The Absurd Second Half of 2026:

We Are Spending Two Kinds of Money, One to Let AI Write and the Other to Prevent AI from Deceiving

In the second half of the large model era, the biggest pain point for corporate bosses is no longer "AI is not smart enough," but "AI is creating epic information garbage and hallucination pollution."

Superhuman's premium acquisition of GPTZero completely tore off the fig leaf of the large model efficiency myth.

"When you open your corporate email every morning and find 100 reports polished seamlessly by employees with Claude and business proposals automatically generated by suppliers with ChatGPT, productivity not only fails to improve but is completely paralyzed."

Because no one can guarantee that these extremely professional texts do not contain "hallucination data" randomly fabricated by large models.

This has given rise to the most absurd and most profitable business closed-loop in 2026:

The first kind of money: Enterprises buy large model accounts for employees and deploy Agent agents to continuously generate automated garbage content.

The second kind of money: Enterprises then buy "AI detection tools" represented by GPTZero, which, like antivirus software, scan, filter, and clean up the AI texts submitted by their employees every day.

Large models have increased the content production speed by ten thousand times at an extremely low cost, while human society has to place the most expensive trust cost on the "AI referee" again.

Large models create hallucinations, AI detects large models, and capital moves between two pockets, only leaving a hollow "digital prosperity."

The Ultimate Warning for Chinese AI Entrepreneurs

This "AI colliding with AI" meat grinder staged overseas has poured a very sobering bucket of cold water on the current domestic startup circle that is blindly focusing on buying traffic and Chatbot applications.

The key to victory or defeat in the large model field has long changed.

If your startup project still stays at the surface tools of "helping the boss generate copywriting, short videos, and tens of thousands of words of reports with one click," then in the second half of 2026, you will surely become the first batch of bubbles to be cleared out.

Because the barrier to generating content has dropped to zero, how to fight against pollution and how to establish a "truth defense layer" for enterprises are the real urgent needs.
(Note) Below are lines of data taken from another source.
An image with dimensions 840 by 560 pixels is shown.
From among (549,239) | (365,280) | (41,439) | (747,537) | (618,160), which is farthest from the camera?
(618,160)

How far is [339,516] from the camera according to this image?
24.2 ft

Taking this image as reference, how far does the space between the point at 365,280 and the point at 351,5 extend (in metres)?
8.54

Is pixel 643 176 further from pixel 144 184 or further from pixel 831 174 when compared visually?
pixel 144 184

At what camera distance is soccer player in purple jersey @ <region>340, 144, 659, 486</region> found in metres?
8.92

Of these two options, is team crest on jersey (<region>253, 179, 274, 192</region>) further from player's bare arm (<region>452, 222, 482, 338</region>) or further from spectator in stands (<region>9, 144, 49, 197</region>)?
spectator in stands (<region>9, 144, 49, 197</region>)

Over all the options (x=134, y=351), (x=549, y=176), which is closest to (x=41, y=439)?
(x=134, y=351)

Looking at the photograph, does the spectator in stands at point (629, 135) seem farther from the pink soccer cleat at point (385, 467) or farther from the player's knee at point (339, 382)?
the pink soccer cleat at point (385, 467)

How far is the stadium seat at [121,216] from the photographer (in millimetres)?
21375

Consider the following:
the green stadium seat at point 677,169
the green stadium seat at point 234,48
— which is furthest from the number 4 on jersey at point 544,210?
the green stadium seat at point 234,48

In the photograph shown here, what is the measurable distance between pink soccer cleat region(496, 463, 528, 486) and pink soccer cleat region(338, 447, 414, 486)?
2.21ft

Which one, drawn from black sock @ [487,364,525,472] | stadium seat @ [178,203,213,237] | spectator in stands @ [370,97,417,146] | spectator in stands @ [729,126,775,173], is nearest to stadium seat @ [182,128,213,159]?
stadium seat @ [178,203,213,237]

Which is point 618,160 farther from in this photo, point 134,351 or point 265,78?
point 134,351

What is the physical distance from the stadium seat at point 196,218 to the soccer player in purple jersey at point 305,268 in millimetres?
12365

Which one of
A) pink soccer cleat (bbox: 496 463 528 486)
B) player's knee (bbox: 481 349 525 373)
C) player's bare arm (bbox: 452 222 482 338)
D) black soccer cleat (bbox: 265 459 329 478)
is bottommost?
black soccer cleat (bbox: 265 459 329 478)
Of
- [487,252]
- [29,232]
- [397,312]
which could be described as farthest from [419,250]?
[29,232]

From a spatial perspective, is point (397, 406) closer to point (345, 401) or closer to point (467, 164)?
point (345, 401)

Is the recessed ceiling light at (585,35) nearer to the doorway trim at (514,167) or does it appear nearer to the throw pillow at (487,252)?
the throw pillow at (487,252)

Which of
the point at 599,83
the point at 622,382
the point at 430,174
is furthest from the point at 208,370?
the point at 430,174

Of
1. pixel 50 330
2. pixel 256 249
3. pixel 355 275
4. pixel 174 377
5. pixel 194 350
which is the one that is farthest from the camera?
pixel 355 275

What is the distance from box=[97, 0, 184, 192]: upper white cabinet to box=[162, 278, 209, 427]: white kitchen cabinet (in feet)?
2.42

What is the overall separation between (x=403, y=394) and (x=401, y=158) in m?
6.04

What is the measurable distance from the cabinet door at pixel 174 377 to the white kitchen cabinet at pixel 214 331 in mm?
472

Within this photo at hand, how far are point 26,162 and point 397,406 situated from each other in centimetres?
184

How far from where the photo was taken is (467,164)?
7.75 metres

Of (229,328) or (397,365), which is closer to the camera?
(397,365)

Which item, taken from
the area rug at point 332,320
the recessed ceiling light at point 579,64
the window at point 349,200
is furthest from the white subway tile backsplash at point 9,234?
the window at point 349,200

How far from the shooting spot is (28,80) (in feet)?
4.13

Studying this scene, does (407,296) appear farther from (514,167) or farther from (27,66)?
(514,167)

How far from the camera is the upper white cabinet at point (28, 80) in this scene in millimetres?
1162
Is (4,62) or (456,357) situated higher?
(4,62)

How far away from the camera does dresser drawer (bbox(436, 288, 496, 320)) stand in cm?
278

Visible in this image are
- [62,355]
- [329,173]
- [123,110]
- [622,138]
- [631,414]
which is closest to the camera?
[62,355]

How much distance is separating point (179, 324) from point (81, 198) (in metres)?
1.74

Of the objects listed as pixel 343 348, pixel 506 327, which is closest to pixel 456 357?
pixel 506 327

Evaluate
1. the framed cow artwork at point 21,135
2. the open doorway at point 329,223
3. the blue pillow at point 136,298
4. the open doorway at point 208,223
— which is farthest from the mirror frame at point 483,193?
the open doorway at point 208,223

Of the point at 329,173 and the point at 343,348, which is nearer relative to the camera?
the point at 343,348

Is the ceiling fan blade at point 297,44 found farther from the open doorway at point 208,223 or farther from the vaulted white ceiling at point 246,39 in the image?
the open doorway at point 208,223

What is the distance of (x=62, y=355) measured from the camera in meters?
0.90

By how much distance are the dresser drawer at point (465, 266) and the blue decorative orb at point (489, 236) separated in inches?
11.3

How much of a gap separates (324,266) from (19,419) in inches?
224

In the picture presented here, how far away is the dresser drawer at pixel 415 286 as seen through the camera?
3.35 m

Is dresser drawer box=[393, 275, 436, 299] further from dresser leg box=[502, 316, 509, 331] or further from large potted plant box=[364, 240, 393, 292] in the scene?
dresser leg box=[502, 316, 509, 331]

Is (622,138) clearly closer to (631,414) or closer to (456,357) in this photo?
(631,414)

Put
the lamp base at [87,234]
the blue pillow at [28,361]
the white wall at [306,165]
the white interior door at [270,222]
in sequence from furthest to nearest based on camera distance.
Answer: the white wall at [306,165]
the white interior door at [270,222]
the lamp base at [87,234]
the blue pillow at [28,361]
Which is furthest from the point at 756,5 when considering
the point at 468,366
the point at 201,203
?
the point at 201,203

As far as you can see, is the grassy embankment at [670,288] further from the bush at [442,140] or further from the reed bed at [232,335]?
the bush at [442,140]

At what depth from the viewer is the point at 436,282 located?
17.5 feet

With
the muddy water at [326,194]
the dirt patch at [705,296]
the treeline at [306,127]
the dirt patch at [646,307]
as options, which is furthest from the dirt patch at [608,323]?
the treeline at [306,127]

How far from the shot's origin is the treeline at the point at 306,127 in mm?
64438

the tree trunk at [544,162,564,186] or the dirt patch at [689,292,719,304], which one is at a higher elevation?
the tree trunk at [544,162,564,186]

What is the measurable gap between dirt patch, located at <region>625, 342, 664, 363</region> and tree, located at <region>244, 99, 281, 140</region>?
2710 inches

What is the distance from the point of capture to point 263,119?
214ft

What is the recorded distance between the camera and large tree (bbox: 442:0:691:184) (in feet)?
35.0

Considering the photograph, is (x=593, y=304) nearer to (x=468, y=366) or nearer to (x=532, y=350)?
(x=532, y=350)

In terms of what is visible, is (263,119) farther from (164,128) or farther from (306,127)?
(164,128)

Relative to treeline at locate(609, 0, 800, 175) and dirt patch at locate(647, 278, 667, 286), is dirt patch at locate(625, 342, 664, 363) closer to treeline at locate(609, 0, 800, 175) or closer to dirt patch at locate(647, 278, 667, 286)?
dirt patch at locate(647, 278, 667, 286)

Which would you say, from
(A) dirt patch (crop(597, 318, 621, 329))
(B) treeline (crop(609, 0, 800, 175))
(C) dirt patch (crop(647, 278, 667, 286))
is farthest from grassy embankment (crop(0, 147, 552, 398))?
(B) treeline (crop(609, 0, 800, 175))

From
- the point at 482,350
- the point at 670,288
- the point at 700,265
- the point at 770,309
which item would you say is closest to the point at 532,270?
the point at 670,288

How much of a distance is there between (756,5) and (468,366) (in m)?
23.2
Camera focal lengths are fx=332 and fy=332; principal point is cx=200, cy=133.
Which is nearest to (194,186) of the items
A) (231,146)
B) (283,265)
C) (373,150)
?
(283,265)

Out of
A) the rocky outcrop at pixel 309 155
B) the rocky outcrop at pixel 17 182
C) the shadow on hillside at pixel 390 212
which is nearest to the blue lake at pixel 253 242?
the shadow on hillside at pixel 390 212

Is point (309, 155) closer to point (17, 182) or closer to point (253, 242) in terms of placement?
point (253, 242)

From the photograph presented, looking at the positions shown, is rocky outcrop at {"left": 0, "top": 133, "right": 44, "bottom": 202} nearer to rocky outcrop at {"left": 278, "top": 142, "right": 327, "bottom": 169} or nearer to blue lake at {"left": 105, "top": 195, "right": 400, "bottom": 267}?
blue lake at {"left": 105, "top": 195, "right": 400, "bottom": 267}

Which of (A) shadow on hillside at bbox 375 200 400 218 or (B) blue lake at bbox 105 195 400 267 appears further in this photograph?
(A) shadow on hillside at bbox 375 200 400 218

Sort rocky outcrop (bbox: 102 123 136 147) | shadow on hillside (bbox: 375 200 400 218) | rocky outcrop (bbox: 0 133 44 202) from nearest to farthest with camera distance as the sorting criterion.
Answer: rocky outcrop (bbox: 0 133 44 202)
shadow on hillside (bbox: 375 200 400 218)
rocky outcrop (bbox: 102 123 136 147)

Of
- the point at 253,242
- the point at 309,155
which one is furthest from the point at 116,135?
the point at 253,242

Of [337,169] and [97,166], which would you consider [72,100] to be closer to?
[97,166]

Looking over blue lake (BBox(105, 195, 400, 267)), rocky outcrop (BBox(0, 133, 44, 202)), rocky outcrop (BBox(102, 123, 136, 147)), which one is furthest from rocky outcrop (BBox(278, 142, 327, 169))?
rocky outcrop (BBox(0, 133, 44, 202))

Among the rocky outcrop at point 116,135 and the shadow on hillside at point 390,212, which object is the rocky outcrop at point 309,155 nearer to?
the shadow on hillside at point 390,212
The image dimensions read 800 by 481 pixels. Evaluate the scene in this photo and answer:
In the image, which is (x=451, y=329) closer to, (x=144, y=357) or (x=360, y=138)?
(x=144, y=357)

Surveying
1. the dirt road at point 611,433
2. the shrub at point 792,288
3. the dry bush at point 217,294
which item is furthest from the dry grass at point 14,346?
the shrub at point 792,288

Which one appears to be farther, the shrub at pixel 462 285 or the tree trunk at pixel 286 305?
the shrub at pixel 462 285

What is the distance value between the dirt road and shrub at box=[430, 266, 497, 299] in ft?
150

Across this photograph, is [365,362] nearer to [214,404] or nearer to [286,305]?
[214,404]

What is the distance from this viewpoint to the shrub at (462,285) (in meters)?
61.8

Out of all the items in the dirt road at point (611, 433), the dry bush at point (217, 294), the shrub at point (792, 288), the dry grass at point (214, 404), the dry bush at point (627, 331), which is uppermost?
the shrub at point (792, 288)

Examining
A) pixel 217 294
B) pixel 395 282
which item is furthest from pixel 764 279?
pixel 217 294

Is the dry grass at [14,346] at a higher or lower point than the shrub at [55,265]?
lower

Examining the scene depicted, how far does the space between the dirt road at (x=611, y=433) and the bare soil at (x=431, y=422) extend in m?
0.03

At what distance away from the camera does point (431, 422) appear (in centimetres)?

To break through in Chinese AI applications, we must firmly grasp two directions:

From "the brain in the cloud" to "the cerebellum at the edge": Instead of competing for energy consumption and tokens by sending multi-modal prompts in the cloud, it is better to cooperate with lightweight chips on the edge side to do closed-loop control that can be used offline natively in physical scenarios such as smart homes, smart car cockpits, and embodied robots. The interaction of physical entities has no tolerance for hallucinations and naturally does not require the redundant act of "AI detecting AI."

Reconstruct the Partner perspective of "controlling AI": In the second half of the large model era, governance applications that can help corporate bosses "prevent AI hallucination risks and reshape the compliance of digital employees" have a much higher commercial moat than generative tools that simply spit out tokens.

The last wave of madness of large models is overdrawing the trust of the entire tech circle.

While GPT-5.6 is still fighting for parameters in the high-dimensional digital space, the real-world players who can really make money and survive have already started to bend down on the ground to clean up the soil erosion left by AI.

This article is from the WeChat official account "New Mang xAI", author: Green Dong Yizhen, published by 36Kr with authorization.